It is also possible to determine the physical and thermodynamic properties of the treatment fluid and the gas, pF, PG, CpG CpF CPG, qF, HG from experiments. Some of such experiments demonstrate the ability of certain liquids to undergo a temperature change during a JT effect. It is understood that during expansion, a fluid may undergo heating, for a coefficient of negative JT, or cooling for a positive, and the scientific and technical literature provides numerous examples of the experimental values of the JT coefficient for numerous fluids. For example, in J. Roebuck, H. Osterberg, "The Joule-Thomson Effect in Nitrogen", Physical Review, 48, 1935, and in J.R. Roebuck et al., "The Joule-Thomson Effect in Carbon Dioxide", J. Am. Chem. Soc., 64, 1947, JT coefficient values have been measured experimentally for nitrogen, and carbon dioxide, under various conditions of temperature and pressure, and the experimental data reported in these references, respectively, show that the JT coefficient can be positive or negative, highlighting for these fluids the cooling zones and the heating zones, respectively.

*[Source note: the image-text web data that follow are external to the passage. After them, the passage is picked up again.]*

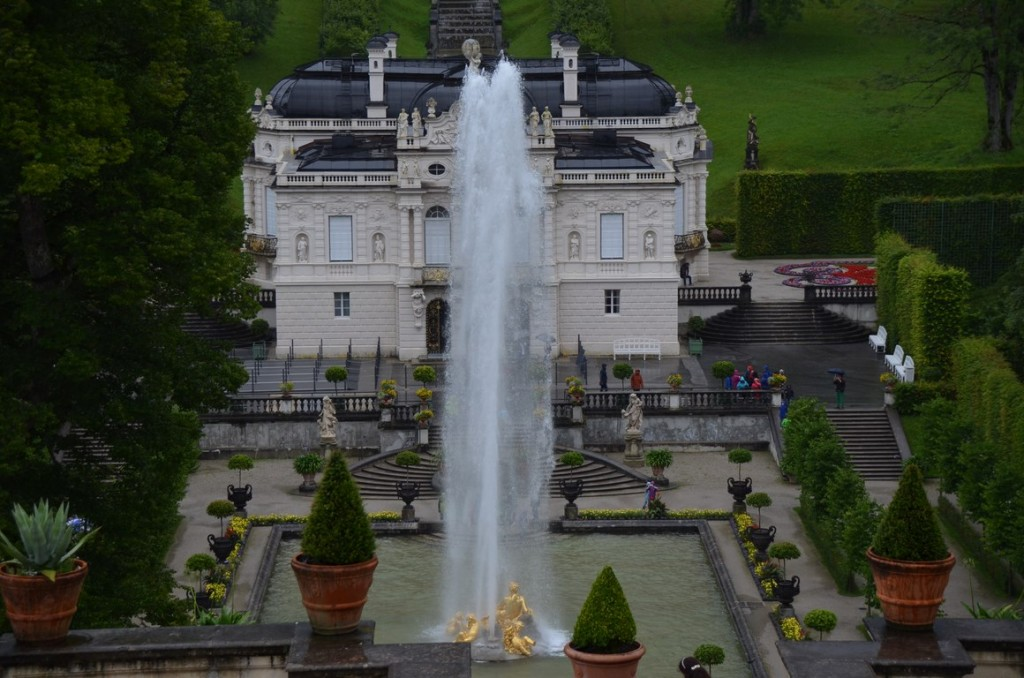 Linderhof - check out the fountain!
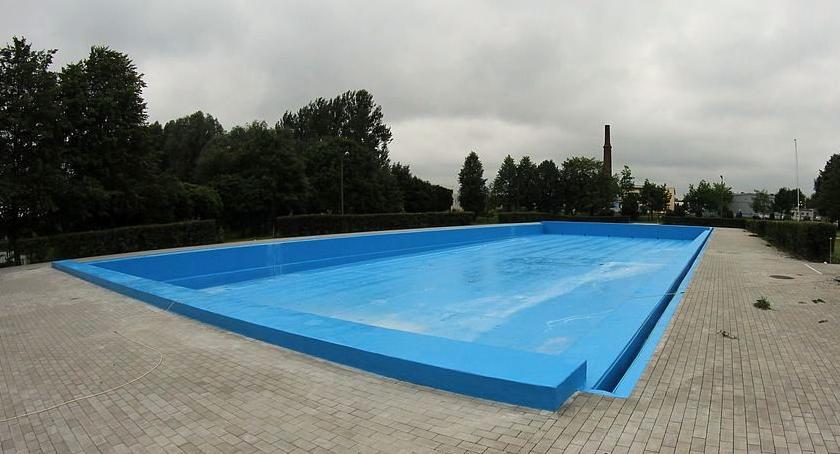 Pływanie, weekend otwarcie basenu odkrytego Ciechanowie - zdjęcie, fotografia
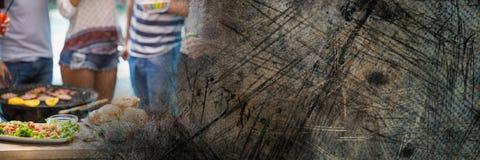 Нижние части тела millennials на bbq с коричневым grunge переводят Стоковые Фото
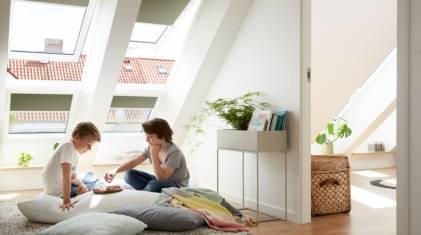 Jakie rolety wybrać na okna dachowe?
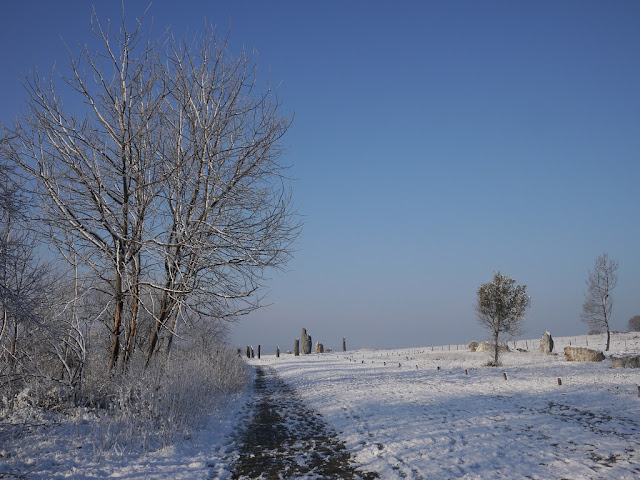 Les Alignements du Moulin , lande de Cojoux, saint just, sous la neige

The method is now illustrated in the case where the treatment fluid is an aqueous acid and the fluid additive is carbon dioxide (CO2). Considering that a 15 percent by weight solution of hydrochloric acid (15% HCl) is pumped with CO2 with an equal bottomhole foam quality q: at 0.5, the downhole injection temperature can be determined using the Equations from (1) to (7) and when using a state equation for the; C02 as follows. First, and for the purpose of this example, the treatment fluid, 15% HCl, which is a liquid, are insignificant variations in pF, and qF, during flow through the orifices. The following values are reasonable approximations: pF = 1070kg / m3, CpF = 4200J / (kg 2.23 X 1 (T7 K / Pa (8) For CO2, the determination of DTG requires calculating the equation DTG = (6) along the route of expansion experienced by gas.
This can be done using the numerical approximations as described by the Equations in (9) through (13) since, typically, the equation of state is too complex a formula to allow the integration in Equation (6) to be made by hand. . _ Equations from (9) to (13) can be solved by using a large value for N. This large value of N can be determined by solving Equations from (9) to (13) with increasing values of N until the The result does not change significantly when N gets bigger. To solve the Equations from (9) to (13), it is possible to specify the final value of the pressure during the expansion, the downhole pressure and the initial temperature Tt, in the pit bottom assembly before of the expansion.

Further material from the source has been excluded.